» Exercise instructions:
#1 Answer these questions from the article on Pegasus spyware:
(a) Which firm created the Pegasus software?
(b) In which years does the Citizen Lab claim it warned the UK government of attacks?
(c) Where did the attacks against 10 Downing Street originate, according to the Citizen Lab?
#2 Echo word for word everything in the article on Pegasus spyware from "Ron Deibert at" down to "harm to do so.".

» Excerpt to read:
Pegasus spyware: UK prime minister’s office smartphones targeted by cyberattacks
Researchers claim to have uncovered cyberattacks using Pegasus software against 10 Downing Street and the Foreign and Commonwealth Office
Technology
19 April 2022
The UK prime minister’s office was targeted multiple times by spyware sold legally to states around the world, claim security experts. The Pegasus software, created by the Israeli firm NSO Group, allows security services to listen in to the microphone on a compromised smartphone, read messages and access sensitive data.
The Citizen Lab, a research group at the University of Toronto in Canada that has worked for years to examine the use of spyware such as Pegasus, claims that it warned the UK government of attacks in 2020 and 2021.
The group says it has found evidence for multiple suspected Pegasus infections of devices used by the prime minister’s office and what was then the Foreign and Commonwealth Office (FCO), now the Foreign, Commonwealth and Development Office (FCDO). It claims that the spyware was being deployed against the FCO from the United Arab Emirates, India, Cyprus and Jordan, while the attacks against 10 Downing Street originated in the UAE.
Ron Deibert at the Citizen Lab said in a blog post that the group’s main goal is to watch for spyware use against non-governmental organisations, such as charities and aid groups, but that it sometimes finds evidence of state-on-state espionage and would occasionally inform the targeted nation if it believed it could reduce harm to do so.

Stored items
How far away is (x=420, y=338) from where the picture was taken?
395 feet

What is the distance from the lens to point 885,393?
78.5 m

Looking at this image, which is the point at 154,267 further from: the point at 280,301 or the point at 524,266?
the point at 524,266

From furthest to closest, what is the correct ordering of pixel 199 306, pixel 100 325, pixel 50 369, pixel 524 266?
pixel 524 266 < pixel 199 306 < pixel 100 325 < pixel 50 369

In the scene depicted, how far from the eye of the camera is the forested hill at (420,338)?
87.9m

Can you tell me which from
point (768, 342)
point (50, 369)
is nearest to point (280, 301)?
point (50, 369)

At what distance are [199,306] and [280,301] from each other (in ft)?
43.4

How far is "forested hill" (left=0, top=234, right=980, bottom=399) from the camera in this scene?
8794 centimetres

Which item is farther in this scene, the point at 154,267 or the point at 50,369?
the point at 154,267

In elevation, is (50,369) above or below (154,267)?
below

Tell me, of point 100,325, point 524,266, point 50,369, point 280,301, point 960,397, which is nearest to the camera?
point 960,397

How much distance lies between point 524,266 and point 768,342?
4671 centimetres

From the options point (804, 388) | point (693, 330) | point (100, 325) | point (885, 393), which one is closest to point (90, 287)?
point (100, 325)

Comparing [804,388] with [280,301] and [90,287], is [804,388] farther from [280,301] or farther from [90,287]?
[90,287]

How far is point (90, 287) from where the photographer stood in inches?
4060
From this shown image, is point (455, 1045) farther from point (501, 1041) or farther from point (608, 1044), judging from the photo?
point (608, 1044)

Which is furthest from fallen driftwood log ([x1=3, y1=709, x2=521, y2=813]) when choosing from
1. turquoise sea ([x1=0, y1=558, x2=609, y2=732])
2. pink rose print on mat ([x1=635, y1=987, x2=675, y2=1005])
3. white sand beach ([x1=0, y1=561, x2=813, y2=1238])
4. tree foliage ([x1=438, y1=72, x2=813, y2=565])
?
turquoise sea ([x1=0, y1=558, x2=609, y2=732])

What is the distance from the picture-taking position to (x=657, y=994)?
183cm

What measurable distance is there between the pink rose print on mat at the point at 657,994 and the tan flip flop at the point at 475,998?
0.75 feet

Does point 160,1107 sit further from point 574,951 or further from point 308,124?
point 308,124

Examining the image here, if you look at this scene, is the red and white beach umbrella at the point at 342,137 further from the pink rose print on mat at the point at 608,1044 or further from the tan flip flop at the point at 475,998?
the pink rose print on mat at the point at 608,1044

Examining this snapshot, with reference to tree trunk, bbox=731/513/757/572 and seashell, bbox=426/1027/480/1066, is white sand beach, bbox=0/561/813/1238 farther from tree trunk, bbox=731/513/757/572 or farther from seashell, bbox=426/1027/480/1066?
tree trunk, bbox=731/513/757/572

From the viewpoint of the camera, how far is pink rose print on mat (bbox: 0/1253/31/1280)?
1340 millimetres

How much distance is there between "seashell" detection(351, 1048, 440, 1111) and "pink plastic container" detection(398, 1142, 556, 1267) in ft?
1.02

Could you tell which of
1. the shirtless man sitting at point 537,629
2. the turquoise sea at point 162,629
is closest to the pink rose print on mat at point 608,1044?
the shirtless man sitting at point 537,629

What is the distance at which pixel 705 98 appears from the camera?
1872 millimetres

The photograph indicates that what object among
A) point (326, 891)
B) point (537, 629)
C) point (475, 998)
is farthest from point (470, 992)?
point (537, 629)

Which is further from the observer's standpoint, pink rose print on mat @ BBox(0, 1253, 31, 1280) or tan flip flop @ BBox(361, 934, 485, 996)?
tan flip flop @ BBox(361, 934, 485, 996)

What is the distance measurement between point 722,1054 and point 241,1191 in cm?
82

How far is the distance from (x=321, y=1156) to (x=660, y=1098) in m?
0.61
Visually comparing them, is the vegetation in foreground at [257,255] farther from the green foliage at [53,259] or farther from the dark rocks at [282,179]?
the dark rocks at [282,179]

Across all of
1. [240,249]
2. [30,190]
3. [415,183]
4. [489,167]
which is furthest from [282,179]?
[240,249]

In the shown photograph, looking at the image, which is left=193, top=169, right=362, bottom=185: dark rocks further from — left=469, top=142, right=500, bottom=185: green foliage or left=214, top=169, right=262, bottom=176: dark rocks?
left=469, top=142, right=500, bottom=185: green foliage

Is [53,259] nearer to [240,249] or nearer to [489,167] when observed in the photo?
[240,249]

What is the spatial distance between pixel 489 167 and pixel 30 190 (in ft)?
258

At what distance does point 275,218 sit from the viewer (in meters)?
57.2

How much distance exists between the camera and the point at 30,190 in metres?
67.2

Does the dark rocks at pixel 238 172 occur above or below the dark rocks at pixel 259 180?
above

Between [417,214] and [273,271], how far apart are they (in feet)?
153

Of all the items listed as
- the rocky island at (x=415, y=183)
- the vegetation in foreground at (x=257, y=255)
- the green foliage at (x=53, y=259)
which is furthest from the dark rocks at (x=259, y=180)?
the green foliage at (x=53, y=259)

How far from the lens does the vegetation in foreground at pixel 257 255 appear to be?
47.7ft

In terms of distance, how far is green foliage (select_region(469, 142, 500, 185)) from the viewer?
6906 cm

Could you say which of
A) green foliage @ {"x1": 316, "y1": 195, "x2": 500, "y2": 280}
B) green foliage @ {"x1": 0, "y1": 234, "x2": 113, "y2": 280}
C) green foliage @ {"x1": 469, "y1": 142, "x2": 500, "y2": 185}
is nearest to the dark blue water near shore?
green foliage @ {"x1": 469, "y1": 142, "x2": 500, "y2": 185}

» Task solutions:
#1
(a) The Israeli firm NSO Group.
(b) 2020 and 2021.
(c) The UAE.

#2
Ron Deibert at the Citizen Lab said in a blog post that the group’s main goal is to watch for spyware use against non-governmental organisations, such as charities and aid groups, but that it sometimes finds evidence of state-on-state espionage and would occasionally inform the targeted nation if it believed it could reduce harm to do so.